___ Exercise input
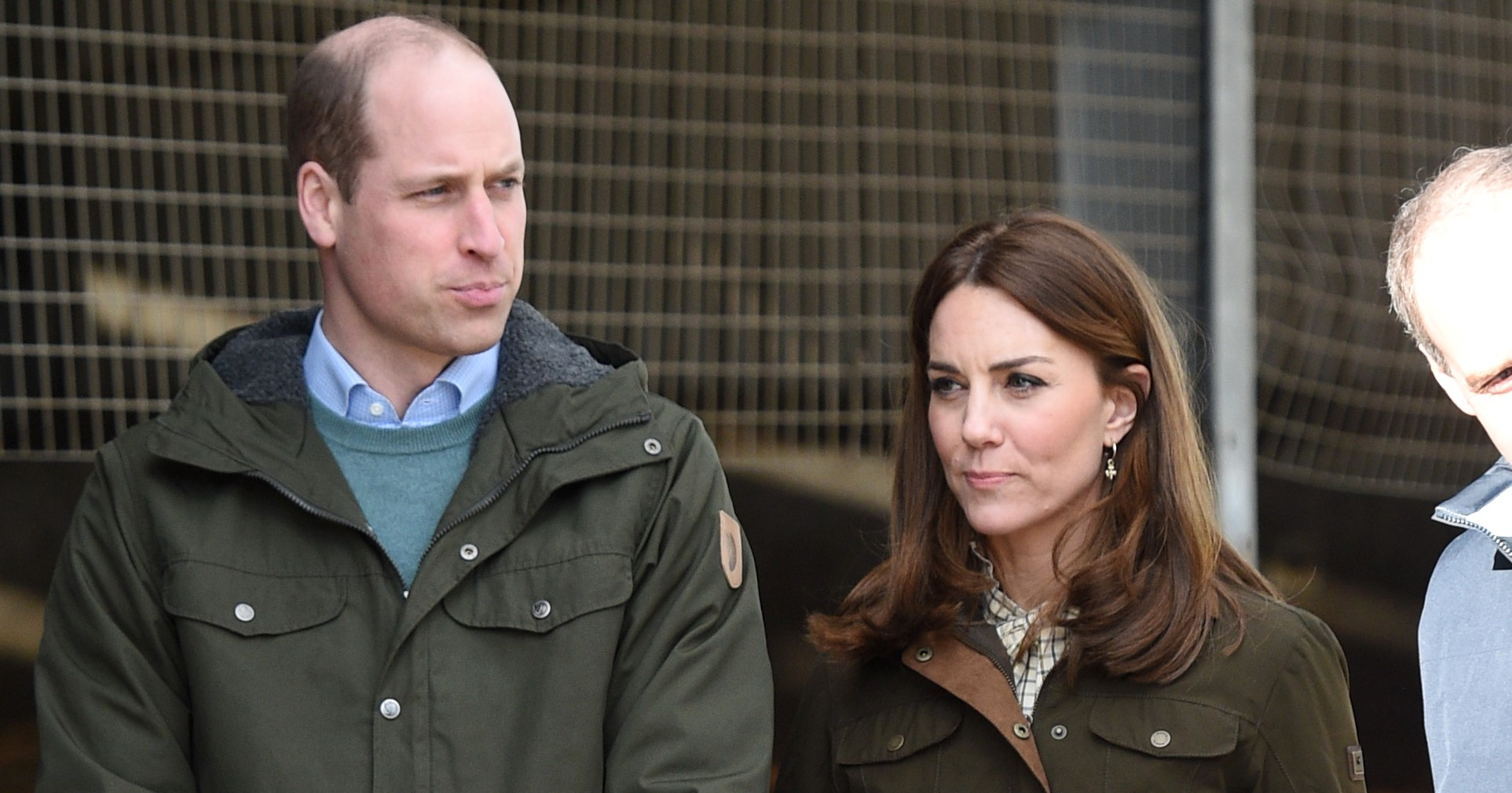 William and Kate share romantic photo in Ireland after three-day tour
______
___ Exercise input
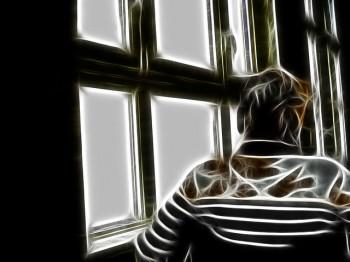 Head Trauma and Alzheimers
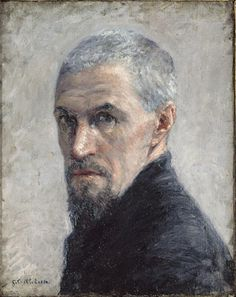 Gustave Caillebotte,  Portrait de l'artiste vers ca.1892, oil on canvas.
______
Output only the lines above from the one containing "Head Trauma and Alzheimers" to the one containing "oil on canvas.", both included, exactly as written and with no pictures.

 Head Trauma and Alzheimers
 Gustave Caillebotte,  Portrait de l'artiste vers ca.1892, oil on canvas.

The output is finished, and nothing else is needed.